この誤解は、年齢が低い子供ほど、多かった。
これは、前情報のない・真新しいキャラクターで、実験を行った場合である。
子供が元々知っているキャラクターで、同じ実験を行うと。今度は結果が異なった。
(知っているキャラクターの知らない話、サイド・ストーリー的なものを見せたのだと思われる)
ほとんどの子供が、シンデレラからの向社会的行動を予測した。いじわるな姉妹たちからの向社会的行動を予測しなかった。
内社交的行動 = 見返りを求めない人助けなどのこと。
ヴィランを即座に認知できていない。
やはり、幼い子供は、悪いことや悪い人にすぐには反応できないようだ。
前述したが。これは、大人にも見られる傾向なのだ。子供の結果で説明したが。大人にも、このような傾向の見られる人は、少なくなかった。
「僕と・私と似ているから悪じゃない」
これは、大人(ある程度の年齢以上の人)にのみ、見られる傾向だ。
大人は、ヴィランに自分と似ているところを見つけた時、強い好感をもつ。
この自己投影的なパターンは、フィクションの「ヴィラン」に対して、強く見られた傾向である。実在の「悪人」には、たとえば犯罪者に対しては、ほとんど見られなかった。

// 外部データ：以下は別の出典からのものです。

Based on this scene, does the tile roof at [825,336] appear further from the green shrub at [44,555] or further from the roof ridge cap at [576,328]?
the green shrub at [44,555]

フィクションであるということが、認知的セーフティ・ネットのように機能したことが、理由として考えられる。
フィクションなら。自己のイメージや名誉を大して/リアルに損なうことなく、自分とヴィランとを同一視することができる。
かつて、ユングは言った。
人間として成長するには、自分自身の隠された本性と対峙し、理解する必要があると。
かつて、フロイトは言った。
どれほど文明化されても、良心・自我・超自我がどれほど発達しても、私たちのイドは存在している。規律のないアイデンティティが獲得できる、特定の願望実現があると。
大人の場合、こういった過程を踏もうとしているのかもしれない。
実在の犯罪者などに対して、自分と似たところがあるなどと、誰かが好んでいる場合。その人は、そもそも、それを悪事や悪人であると思っていない可能性がある。
フィクションでないと、自己の評判や名誉を大きく損なう恐れがある。それを肌で感じていて避けるはずなのだが。そうしない。悪ではないからだ。
最近世間で炎上した、ある動画。
「我々〇〇としては(〇〇は自己が含まれていると認識しているカテゴリー)、暗殺が成功してよかった」と発言した、あの人物である。
サイドにいた他の人たちは、「待ってくれ。〇〇で一括りにしないでくれ……」というような様子をただよわせていた。少なくとも、私にはそう見えた。
発言者と残りの2人は、本質的に異なる存在に思える。
他にも。ヒーローよりもヴィランの方が想像を掻き立てられる、というようなこともあるだろう。
肯定バイアス(そもそも善い人と思い込みがちなこと)を考えると。「元は善人だった人が悪人になったのだ」という筋書きは、打ち立てやすいものに思う。
人はきっと、理由や事情を一生懸命に探そうとするだろう。